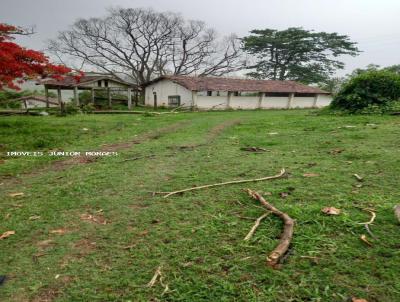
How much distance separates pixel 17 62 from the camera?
939 cm

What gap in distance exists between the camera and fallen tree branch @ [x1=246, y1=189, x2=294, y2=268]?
2222 mm

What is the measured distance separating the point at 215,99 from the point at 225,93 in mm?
1377

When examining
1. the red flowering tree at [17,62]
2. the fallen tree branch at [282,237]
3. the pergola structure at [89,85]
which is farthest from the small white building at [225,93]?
the fallen tree branch at [282,237]

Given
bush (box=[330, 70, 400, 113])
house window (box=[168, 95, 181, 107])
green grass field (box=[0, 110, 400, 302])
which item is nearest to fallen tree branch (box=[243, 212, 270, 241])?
green grass field (box=[0, 110, 400, 302])

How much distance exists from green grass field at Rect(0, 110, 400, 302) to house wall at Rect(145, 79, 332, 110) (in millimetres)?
22166

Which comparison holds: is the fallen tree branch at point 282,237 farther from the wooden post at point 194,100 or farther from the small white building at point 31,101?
the small white building at point 31,101

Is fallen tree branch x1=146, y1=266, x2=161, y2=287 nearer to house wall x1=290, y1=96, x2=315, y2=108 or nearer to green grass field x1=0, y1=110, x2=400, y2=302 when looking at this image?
green grass field x1=0, y1=110, x2=400, y2=302

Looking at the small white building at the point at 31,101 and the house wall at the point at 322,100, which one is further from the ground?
the house wall at the point at 322,100

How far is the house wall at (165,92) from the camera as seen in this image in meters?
27.0

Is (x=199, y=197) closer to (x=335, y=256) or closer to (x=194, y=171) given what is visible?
(x=194, y=171)

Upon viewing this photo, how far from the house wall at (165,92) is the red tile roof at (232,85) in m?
0.58

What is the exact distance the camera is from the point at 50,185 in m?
4.56

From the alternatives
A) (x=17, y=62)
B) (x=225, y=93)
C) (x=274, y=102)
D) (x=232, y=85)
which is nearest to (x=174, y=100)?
(x=225, y=93)

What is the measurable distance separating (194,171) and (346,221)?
8.57ft
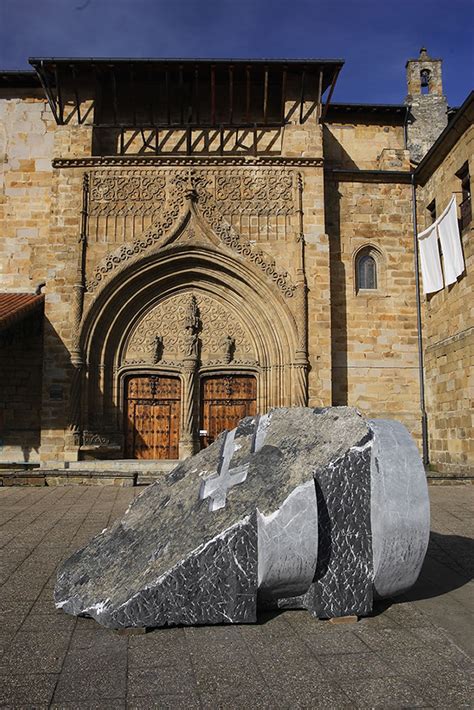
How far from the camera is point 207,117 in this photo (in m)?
15.5

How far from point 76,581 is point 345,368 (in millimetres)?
11067

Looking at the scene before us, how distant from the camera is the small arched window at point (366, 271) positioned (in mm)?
14953

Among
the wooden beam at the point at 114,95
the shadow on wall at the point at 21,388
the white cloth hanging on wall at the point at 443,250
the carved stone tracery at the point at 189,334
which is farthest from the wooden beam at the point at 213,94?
the shadow on wall at the point at 21,388

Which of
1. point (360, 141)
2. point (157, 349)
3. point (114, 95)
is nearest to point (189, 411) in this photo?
point (157, 349)

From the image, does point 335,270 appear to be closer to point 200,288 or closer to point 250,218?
point 250,218

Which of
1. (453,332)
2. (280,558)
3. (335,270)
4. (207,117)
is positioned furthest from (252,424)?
(207,117)

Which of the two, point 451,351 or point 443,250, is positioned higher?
point 443,250

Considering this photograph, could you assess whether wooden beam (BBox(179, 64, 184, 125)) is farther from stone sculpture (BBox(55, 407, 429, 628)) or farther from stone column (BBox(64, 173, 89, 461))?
stone sculpture (BBox(55, 407, 429, 628))

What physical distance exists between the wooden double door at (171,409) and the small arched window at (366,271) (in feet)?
12.7

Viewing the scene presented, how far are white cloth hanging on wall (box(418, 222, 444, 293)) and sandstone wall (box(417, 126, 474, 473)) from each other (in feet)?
0.97

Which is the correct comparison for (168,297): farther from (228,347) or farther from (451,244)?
(451,244)

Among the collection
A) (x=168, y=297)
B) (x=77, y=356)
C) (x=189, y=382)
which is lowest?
(x=189, y=382)

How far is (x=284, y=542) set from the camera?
3445 mm

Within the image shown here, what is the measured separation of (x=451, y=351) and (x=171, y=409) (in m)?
6.77
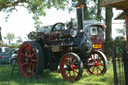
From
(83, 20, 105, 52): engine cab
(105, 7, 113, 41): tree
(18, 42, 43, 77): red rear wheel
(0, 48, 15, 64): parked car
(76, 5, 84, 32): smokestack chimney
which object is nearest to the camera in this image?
(76, 5, 84, 32): smokestack chimney

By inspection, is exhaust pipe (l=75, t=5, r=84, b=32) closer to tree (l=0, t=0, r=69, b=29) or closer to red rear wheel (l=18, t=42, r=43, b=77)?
red rear wheel (l=18, t=42, r=43, b=77)

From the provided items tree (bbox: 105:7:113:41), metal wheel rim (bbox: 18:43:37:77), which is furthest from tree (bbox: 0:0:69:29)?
metal wheel rim (bbox: 18:43:37:77)

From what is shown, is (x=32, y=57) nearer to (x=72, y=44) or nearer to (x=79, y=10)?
(x=72, y=44)

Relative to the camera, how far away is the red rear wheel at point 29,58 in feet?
27.0

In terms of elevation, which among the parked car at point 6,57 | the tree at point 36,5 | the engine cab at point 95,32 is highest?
the tree at point 36,5

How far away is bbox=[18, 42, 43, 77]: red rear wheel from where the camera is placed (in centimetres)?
822

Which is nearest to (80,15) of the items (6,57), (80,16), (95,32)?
(80,16)

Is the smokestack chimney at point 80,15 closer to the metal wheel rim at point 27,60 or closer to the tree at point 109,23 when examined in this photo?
the metal wheel rim at point 27,60

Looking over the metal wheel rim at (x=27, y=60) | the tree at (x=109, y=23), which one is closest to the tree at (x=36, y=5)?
the tree at (x=109, y=23)

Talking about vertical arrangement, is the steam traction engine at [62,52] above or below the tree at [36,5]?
below

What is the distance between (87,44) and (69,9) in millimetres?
19348

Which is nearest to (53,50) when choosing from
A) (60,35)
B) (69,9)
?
(60,35)

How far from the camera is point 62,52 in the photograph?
8.64 metres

» Written request: Restate the full listing verbatim and drop every picture.

» Exercise result:
How much distance separates pixel 17 62 from the camera?
939 cm

What gap in distance exists between the camera and fallen tree branch @ [x1=246, y1=189, x2=294, y2=268]?
2222 mm

What is the measured distance separating the point at 215,99 from the point at 225,93 in mm?
1377

When examining
1. the red flowering tree at [17,62]
2. the fallen tree branch at [282,237]
3. the pergola structure at [89,85]
which is farthest from the small white building at [225,93]?
the fallen tree branch at [282,237]

Given
bush (box=[330, 70, 400, 113])
house window (box=[168, 95, 181, 107])
green grass field (box=[0, 110, 400, 302])
which item is nearest to fallen tree branch (box=[243, 212, 270, 241])?
green grass field (box=[0, 110, 400, 302])

How much distance exists from green grass field at Rect(0, 110, 400, 302) to house wall at Rect(145, 79, 332, 110) (in millimetres)?
22166

Which comparison holds: is the fallen tree branch at point 282,237 farther from the wooden post at point 194,100 or farther from the small white building at point 31,101?
the small white building at point 31,101

Is fallen tree branch x1=146, y1=266, x2=161, y2=287 nearer to house wall x1=290, y1=96, x2=315, y2=108 or nearer to green grass field x1=0, y1=110, x2=400, y2=302 when looking at this image?
green grass field x1=0, y1=110, x2=400, y2=302

Looking at the small white building at the point at 31,101 and the house wall at the point at 322,100, which one is further from the ground?
the house wall at the point at 322,100

How far is the house wall at (165,92) from the camera as seen in this image in meters?
27.0

Is (x=199, y=197) closer to (x=335, y=256) or closer to (x=194, y=171) given what is visible?
(x=194, y=171)

Upon viewing this photo, how far from the house wall at (165,92) is the red tile roof at (232,85) in m?
0.58

What is the exact distance the camera is from the point at 50,185 in m?
4.56

From the alternatives
A) (x=17, y=62)
B) (x=225, y=93)
C) (x=274, y=102)
D) (x=232, y=85)
which is nearest to (x=174, y=100)?
(x=225, y=93)

What is the measurable distance separating (194,171) and (346,221)?
8.57ft
How far from the camera is point 207,117 in this photo (in m)?
15.5

How far from point 76,581 is point 345,368 (in millimetres)?
11067

Looking at the scene before us, how distant from the camera is the small arched window at point (366, 271) positioned (in mm)?
14953

Among
the wooden beam at the point at 114,95
the shadow on wall at the point at 21,388
the white cloth hanging on wall at the point at 443,250
the carved stone tracery at the point at 189,334
which is farthest from the wooden beam at the point at 213,94?
the shadow on wall at the point at 21,388

Which of
1. point (360, 141)
2. point (157, 349)
3. point (114, 95)
is nearest to point (189, 411) in this photo?
point (157, 349)

From the image, does point 335,270 appear to be closer to point 200,288 or closer to point 250,218?
point 250,218

Which of
1. (453,332)
2. (280,558)
3. (335,270)
4. (207,117)
is positioned furthest from (252,424)?
(207,117)

Which of the two, point 451,351 or point 443,250, is positioned higher?
point 443,250

Considering this photograph, could you assess whether wooden beam (BBox(179, 64, 184, 125)) is farther from stone sculpture (BBox(55, 407, 429, 628)) or farther from stone column (BBox(64, 173, 89, 461))?
stone sculpture (BBox(55, 407, 429, 628))

What physical distance exists between the wooden double door at (171,409) and the small arched window at (366,271) (in feet)?
12.7

Viewing the scene presented, how far are white cloth hanging on wall (box(418, 222, 444, 293)) and sandstone wall (box(417, 126, 474, 473)) from each other (in feet)?
0.97

Which is the correct comparison for (168,297): farther from (228,347) or farther from (451,244)?
(451,244)

Among the collection
A) (x=168, y=297)
B) (x=77, y=356)
C) (x=189, y=382)
which is lowest?
(x=189, y=382)

How far is (x=284, y=542) set from the camera?
3445 mm

Within the image shown here, what is the measured separation of (x=451, y=351) and (x=171, y=409) (in m)?
6.77
From
(83, 20, 105, 52): engine cab
(105, 7, 113, 41): tree
(18, 42, 43, 77): red rear wheel
(0, 48, 15, 64): parked car
(76, 5, 84, 32): smokestack chimney
which object is nearest to the camera in this image?
(76, 5, 84, 32): smokestack chimney

By inspection, is exhaust pipe (l=75, t=5, r=84, b=32) closer to tree (l=0, t=0, r=69, b=29) or closer to red rear wheel (l=18, t=42, r=43, b=77)?
red rear wheel (l=18, t=42, r=43, b=77)

From the provided items tree (bbox: 105:7:113:41), metal wheel rim (bbox: 18:43:37:77), which is furthest from tree (bbox: 0:0:69:29)?
metal wheel rim (bbox: 18:43:37:77)

From what is shown, is (x=32, y=57) nearer to (x=72, y=44) or nearer to (x=79, y=10)?
(x=72, y=44)

Relative to the camera, how far away is the red rear wheel at point 29,58 in feet?
27.0

In terms of elevation, which among the parked car at point 6,57 | the tree at point 36,5 | the engine cab at point 95,32 is highest?
the tree at point 36,5

How far away is bbox=[18, 42, 43, 77]: red rear wheel from where the camera is placed (in centimetres)?
822

Which is nearest to (80,15) of the items (6,57), (80,16), (95,32)?
(80,16)

Is the smokestack chimney at point 80,15 closer to the metal wheel rim at point 27,60 or closer to the tree at point 109,23 when examined in this photo?
the metal wheel rim at point 27,60

Looking over the metal wheel rim at (x=27, y=60) | the tree at (x=109, y=23), which one is closest to the tree at (x=36, y=5)?
the tree at (x=109, y=23)

Talking about vertical arrangement, is the steam traction engine at [62,52] above or below the tree at [36,5]?
below

What is the distance between (87,44) and (69,9) in millimetres?
19348

Which is nearest to (53,50) when choosing from
A) (60,35)
B) (69,9)
?
(60,35)

How far from the camera is point 62,52 in the photograph?
8.64 metres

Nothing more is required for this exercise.